::: Source material :::
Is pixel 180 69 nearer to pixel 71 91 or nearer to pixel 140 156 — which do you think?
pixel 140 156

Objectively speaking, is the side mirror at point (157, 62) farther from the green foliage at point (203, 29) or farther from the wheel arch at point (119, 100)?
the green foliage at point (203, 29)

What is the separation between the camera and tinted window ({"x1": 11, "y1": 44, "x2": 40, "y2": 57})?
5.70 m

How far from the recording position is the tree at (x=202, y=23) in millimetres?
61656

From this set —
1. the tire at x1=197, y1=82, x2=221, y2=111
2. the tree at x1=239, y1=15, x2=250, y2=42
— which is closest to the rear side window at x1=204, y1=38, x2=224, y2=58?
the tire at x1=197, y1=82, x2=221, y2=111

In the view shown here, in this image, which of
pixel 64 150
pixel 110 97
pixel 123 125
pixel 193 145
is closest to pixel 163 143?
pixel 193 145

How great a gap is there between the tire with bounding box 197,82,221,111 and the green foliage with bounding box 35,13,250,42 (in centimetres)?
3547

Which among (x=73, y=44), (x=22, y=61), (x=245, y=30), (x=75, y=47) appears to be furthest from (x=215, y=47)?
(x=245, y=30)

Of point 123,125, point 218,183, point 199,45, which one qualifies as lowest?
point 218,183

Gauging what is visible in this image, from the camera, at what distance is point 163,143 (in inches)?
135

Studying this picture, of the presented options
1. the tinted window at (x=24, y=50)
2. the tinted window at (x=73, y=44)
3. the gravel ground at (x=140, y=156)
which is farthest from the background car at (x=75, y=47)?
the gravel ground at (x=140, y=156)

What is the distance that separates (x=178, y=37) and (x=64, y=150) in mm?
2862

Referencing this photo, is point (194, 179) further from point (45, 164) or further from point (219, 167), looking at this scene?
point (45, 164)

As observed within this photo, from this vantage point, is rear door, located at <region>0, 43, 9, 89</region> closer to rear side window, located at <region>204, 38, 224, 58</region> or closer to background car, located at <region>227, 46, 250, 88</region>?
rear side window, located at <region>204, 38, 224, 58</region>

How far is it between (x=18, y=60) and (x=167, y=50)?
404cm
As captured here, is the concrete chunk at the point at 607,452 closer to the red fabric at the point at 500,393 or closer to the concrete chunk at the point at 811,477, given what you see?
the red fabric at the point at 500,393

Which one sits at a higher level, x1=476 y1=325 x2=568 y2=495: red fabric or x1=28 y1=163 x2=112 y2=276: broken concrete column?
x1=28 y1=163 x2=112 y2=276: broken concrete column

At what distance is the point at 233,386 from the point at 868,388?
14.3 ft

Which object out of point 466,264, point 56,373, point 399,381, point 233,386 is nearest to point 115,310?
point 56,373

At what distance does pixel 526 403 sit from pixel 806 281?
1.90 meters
:::
Brief —
Can you lay out every line of the items above as a Markdown table with the columns Row and Text, numbering the rows and leaving out blank lines?

Exercise response —
| Row | Text |
|---|---|
| 1 | Is pixel 180 69 nearer to pixel 71 91 or nearer to pixel 140 156 — which do you think? |
| 2 | pixel 140 156 |
| 3 | Objectively speaking, is the side mirror at point (157, 62) farther from the green foliage at point (203, 29) or farther from the wheel arch at point (119, 100)? |
| 4 | the green foliage at point (203, 29) |
| 5 | What is the separation between the camera and tinted window ({"x1": 11, "y1": 44, "x2": 40, "y2": 57})? |
| 6 | 5.70 m |
| 7 | How far from the recording position is the tree at (x=202, y=23) in millimetres? |
| 8 | 61656 |
| 9 | From this set — |
| 10 | 1. the tire at x1=197, y1=82, x2=221, y2=111 |
| 11 | 2. the tree at x1=239, y1=15, x2=250, y2=42 |
| 12 | — which is closest to the rear side window at x1=204, y1=38, x2=224, y2=58? |
| 13 | the tire at x1=197, y1=82, x2=221, y2=111 |
| 14 | In the view shown here, in this image, which of |
| 15 | pixel 64 150 |
| 16 | pixel 110 97 |
| 17 | pixel 123 125 |
| 18 | pixel 193 145 |
| 19 | is closest to pixel 163 143? |
| 20 | pixel 193 145 |
| 21 | How great a gap is there between the tire with bounding box 197,82,221,111 and the green foliage with bounding box 35,13,250,42 (in centimetres)? |
| 22 | 3547 |
| 23 | Which among (x=73, y=44), (x=22, y=61), (x=245, y=30), (x=75, y=47) appears to be furthest from (x=215, y=47)? |
| 24 | (x=245, y=30) |
| 25 | Of point 123,125, point 218,183, point 199,45, which one qualifies as lowest? |
| 26 | point 218,183 |
| 27 | Gauging what is visible in this image, from the camera, at what distance is point 163,143 (in inches)? |
| 28 | 135 |
| 29 | Studying this picture, of the presented options |
| 30 | 1. the tinted window at (x=24, y=50) |
| 31 | 2. the tinted window at (x=73, y=44) |
| 32 | 3. the gravel ground at (x=140, y=156) |
| 33 | which is farthest from the background car at (x=75, y=47)? |
| 34 | the gravel ground at (x=140, y=156) |
| 35 | What is the distance that separates (x=178, y=37) and (x=64, y=150) in mm? |
| 36 | 2862 |
| 37 | Referencing this photo, is point (194, 179) further from point (45, 164) or further from point (219, 167), looking at this scene? |
| 38 | point (45, 164) |
| 39 | As observed within this photo, from this vantage point, is rear door, located at <region>0, 43, 9, 89</region> closer to rear side window, located at <region>204, 38, 224, 58</region> or closer to background car, located at <region>227, 46, 250, 88</region>? |
| 40 | rear side window, located at <region>204, 38, 224, 58</region> |
| 41 | How far is it between (x=18, y=60) and (x=167, y=50)? |
| 42 | 404cm |
| 43 | As captured here, is the concrete chunk at the point at 607,452 closer to the red fabric at the point at 500,393 or closer to the concrete chunk at the point at 811,477, given what you see? |
| 44 | the red fabric at the point at 500,393 |
| 45 | Which one sits at a higher level, x1=476 y1=325 x2=568 y2=495: red fabric or x1=28 y1=163 x2=112 y2=276: broken concrete column? |
| 46 | x1=28 y1=163 x2=112 y2=276: broken concrete column |
| 47 | At what distance is the point at 233,386 from the point at 868,388? |
| 48 | 14.3 ft |
| 49 | Which object out of point 466,264, point 56,373, point 399,381, point 233,386 is nearest to point 115,310? |
| 50 | point 56,373 |
| 51 | At what distance does pixel 526 403 sit from pixel 806 281? |
| 52 | 1.90 meters |